Pytorch作为新兴的深度学习框架,目前的使用率正在逐步上升。相比TensorFlow,Pytorch的上手难度更低,同时Pytorch支持对图的动态定义,并且能够方便的将网络中的tensor格式数据与numpy格式数据进行转换,使得其对某些特殊结构的网络定义起来更加方便,但是Pytorch对于分布式训练之类的支持相对较差,同时没有Tensorboard之类的工具对网络进行方便的可视化。当然,Tensorflow能够选择Keras之类的框架,来大幅简化网络架设工作。
Pytorch拥有一个不错的官方教程https://pytorch.org/tutorials/,包含了从基本运算到图像分类、语义识别、增强学习和今年大火的GAN等案例,解释的也非常清楚。这里主要依据官网的这篇教程https://pytorch.org/tutorials/beginner/blitz/cifar10_tutorial.html,并且对网络结构了一些改进,来练习Pytorch的使用。
这里也按照官网的步骤来,首先是通过torchvision库导入cifar10数据集:
import torch
import torchvision
import torchvision.transforms as transforms
transform = transforms.Compose(
[transforms.ToTensor(),
transforms.Normalize((0.5, 0.5, 0.5), (0.5, 0.5, 0.5))])
trainset = torchvision.datasets.CIFAR10(root='./data', train=True,
download=True, transform=transform)
trainloader = torch.utils.data.DataLoader(trainset, batch_size=4,
shuffle=True, num_workers=2)
testset = torchvision.datasets.CIFAR10(root='./data', train=False,
download=True, transform=transform)
testloader = torch.utils.data.DataLoader(testset, batch_size=4,
shuffle=False, num_workers=2)
classes = ('plane', 'car', 'bird', 'cat',
'deer', 'dog', 'frog', 'horse', 'ship', 'truck')
查看图片之类的操作就看官网教程好了,这里省略掉。
第二步是定义卷积神经网络,官网使用的作为示例的网络如下:
class Net(nn.Module):
def __init__(self):
super(Net, self).__init__()
self.conv1 = nn.Conv2d(3, 6, 5)
self.pool = nn.MaxPool2d(2, 2)
self.conv2 = nn.Conv2d(6, 16, 5)
self.fc1 = nn.Linear(16 * 5 * 5, 120)
self.fc2 = nn.Linear(120, 84)
self.fc3 = nn.Linear(84, 10)
def forward(self, x):
x = self.pool(F.relu(self.conv1(x)))
x = self.pool(F.relu(self.conv2(x)))
x = x.view(-1, 16 * 5 * 5)
x = F.relu(self.fc1(x))
x = F.relu(self.fc2(x))
x = self.fc3(x)
return x
net = Net()
这个网络是卷积+全连接层的形式,这种结构的网络效果其实不好,因为全连接层传递效率较低,同时会干扰到卷积层提取出的局部特征,并且也没有用到BatchNorm和Dropout来防止过拟合的问题。现在流行的网络结构大多采用全卷积层的结构,下面的结构效果会好很多:
import torch.nn as nn
import torch.nn.functional as F
class Net(nn.Module):
def __init__(self):
super(Net, self).__init__()

记录列表:
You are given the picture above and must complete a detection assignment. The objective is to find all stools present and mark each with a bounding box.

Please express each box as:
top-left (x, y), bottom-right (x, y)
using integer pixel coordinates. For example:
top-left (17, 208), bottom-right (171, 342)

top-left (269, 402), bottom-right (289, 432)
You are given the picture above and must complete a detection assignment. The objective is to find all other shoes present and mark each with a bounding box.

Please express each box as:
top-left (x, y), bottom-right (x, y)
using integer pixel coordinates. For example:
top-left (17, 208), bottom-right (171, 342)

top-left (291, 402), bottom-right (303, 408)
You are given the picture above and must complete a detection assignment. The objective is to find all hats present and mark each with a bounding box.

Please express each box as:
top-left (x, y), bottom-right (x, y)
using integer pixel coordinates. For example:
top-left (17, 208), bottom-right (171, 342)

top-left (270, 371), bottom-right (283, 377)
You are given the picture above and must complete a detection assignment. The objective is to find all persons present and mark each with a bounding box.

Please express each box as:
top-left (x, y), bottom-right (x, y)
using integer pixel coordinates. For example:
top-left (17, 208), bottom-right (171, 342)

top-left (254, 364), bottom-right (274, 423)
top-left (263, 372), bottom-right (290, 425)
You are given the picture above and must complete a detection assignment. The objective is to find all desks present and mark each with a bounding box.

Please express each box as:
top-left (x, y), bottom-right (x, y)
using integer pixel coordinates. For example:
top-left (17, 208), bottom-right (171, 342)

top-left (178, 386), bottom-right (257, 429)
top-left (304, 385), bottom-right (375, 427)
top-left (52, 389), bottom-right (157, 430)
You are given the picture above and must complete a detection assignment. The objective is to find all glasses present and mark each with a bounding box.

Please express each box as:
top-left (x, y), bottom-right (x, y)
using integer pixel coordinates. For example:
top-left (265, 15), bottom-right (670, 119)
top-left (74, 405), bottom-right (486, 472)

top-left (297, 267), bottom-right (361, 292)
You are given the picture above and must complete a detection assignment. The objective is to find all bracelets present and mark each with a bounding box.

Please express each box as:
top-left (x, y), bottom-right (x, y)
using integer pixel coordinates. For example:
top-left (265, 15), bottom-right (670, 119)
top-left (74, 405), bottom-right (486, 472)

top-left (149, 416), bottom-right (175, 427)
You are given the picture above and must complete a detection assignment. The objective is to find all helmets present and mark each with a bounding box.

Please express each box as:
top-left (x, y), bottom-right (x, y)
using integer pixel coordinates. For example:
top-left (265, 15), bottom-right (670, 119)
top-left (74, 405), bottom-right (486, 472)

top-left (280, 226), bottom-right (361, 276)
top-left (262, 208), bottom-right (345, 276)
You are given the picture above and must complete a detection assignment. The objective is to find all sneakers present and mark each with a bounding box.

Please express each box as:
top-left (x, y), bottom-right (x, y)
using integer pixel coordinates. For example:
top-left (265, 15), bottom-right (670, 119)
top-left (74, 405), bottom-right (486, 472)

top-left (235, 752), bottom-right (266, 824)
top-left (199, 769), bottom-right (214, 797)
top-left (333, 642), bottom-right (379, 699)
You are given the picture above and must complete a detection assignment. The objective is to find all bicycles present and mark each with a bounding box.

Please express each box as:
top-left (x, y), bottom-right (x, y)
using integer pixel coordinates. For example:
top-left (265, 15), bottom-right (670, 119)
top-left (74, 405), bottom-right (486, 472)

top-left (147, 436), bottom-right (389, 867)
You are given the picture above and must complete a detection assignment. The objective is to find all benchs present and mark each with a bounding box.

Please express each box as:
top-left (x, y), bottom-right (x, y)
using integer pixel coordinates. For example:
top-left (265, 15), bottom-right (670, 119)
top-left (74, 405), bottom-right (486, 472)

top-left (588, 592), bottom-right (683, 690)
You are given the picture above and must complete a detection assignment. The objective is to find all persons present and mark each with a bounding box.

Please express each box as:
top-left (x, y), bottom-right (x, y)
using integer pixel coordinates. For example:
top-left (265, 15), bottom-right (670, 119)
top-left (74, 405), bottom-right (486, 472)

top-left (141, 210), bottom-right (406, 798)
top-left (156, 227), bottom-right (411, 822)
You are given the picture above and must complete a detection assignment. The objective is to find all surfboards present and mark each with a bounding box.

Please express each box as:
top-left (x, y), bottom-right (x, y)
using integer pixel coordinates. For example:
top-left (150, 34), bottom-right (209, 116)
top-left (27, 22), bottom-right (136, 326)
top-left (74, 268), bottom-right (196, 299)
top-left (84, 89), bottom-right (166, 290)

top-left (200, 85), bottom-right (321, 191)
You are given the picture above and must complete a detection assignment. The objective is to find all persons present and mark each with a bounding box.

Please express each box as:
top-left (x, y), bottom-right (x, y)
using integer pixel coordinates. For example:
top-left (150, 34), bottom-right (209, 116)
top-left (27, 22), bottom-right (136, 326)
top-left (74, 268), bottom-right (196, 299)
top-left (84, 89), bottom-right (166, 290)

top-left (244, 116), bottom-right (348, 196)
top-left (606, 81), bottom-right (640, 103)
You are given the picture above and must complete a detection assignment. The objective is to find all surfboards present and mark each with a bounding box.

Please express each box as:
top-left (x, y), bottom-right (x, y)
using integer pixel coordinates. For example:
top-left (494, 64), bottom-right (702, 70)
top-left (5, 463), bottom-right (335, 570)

练习题目:
- A) 请将选读原文中以"Pytorch作为新兴的深度学习框架"开头的段落改写为要点列表,保留其主要事实。
- B) 根据选读原文,导入cifar10数据集时使用的是哪个库?
所列记录与本练习无关。

逐题答案:
- A)
- Pytorch是新兴的深度学习框架,使用率正在逐步上升。
- 优点:比TensorFlow上手难度更低;支持对图的动态定义;能方便地在tensor格式与numpy格式数据之间转换,便于定义某些特殊结构的网络。
- 缺点:对分布式训练之类的支持相对较差;没有Tensorboard之类的工具来方便地对网络进行可视化。
- TensorFlow可以选择Keras之类的框架,大幅简化网络架设工作。

- B) torchvision库。